Teks yang diberikan:
——————

PRAHA Romantisme Ibukota Bohemia

Begitu proses check-in di reception desk Hotel Inter-Continental yang berlokasi di jantung kota Praha selesai, saya segera memberi kode pada petugas concierge untuk mengangkut barang bawaan saya ke kamar. Jam di tangan saya sudah menunjukkan angka 5 sore, padahal saya sudah berusaha untuk berangkat dari Berlin sepagi mungkin.

Rasanya, saya sudah tidak sabar untuk segera berkeliling kota Praha. Dan memang saya jadi sedikit tergesa-gesa lantaran saya merasa tidak memiliki banyak waktu lagi untuk bisa menikmati panorama dan keindahan ibukota Republik Ceko ini. Besok siang, saya harus melanjutkan perjalanan ke Budapest – ibukota Hongaria.
Semua ini disebabkan bus Eurolines yang saya tumpangi dari Berlin via Dresden menuju Praha, sempat tertahan di Altenburg -kota perbatasan Jerman dan Republik Ceko- selama 6 jam untuk proses keimigrasian.
Proses pemeriksaan paspor yang dilakukan oleh petugas setempat memang tergolong lamban dan bertele-tele, sehingga terlihat antrean mobil pribadi, bus dan truk pengangkut barang yang sangat panjang di daerah tersebut.
Saya sempat melihat seorang petugas imigrasi memerintahkan serombongan pemuda yang mengendarai mobil BMW berplat nomor Jerman untuk turun dari mobil dan memeriksa seluruh bagian mobil dengan teliti untuk beberapa lama. Pemandangan yang ‘menarik’, gumam saya dalam hati.

——————

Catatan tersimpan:
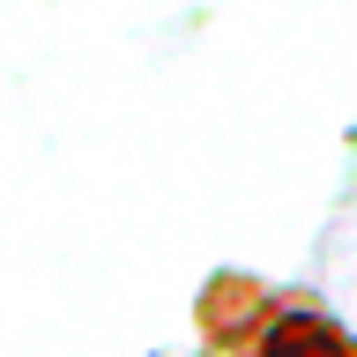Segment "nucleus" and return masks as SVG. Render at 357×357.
<instances>
[{
  "instance_id": "nucleus-1",
  "label": "nucleus",
  "mask_w": 357,
  "mask_h": 357,
  "mask_svg": "<svg viewBox=\"0 0 357 357\" xmlns=\"http://www.w3.org/2000/svg\"><path fill=\"white\" fill-rule=\"evenodd\" d=\"M253 357H357V342L342 328H335L328 312H283V320H275V328L261 335V350Z\"/></svg>"
}]
</instances>
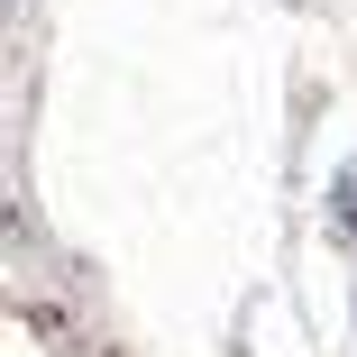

——————

Tujuan tugas:
Tuliskan kembali bagian dari teks tentang Praha, mulai dari "PRAHA Romantisme Ibukota" sampai "Berlin sepagi mungkin.", tanpa mengubah satu kata pun.

Jawaban:
PRAHA Romantisme Ibukota Bohemia

Begitu proses check-in di reception desk Hotel Inter-Continental yang berlokasi di jantung kota Praha selesai, saya segera memberi kode pada petugas concierge untuk mengangkut barang bawaan saya ke kamar. Jam di tangan saya sudah menunjukkan angka 5 sore, padahal saya sudah berusaha untuk berangkat dari Berlin sepagi mungkin.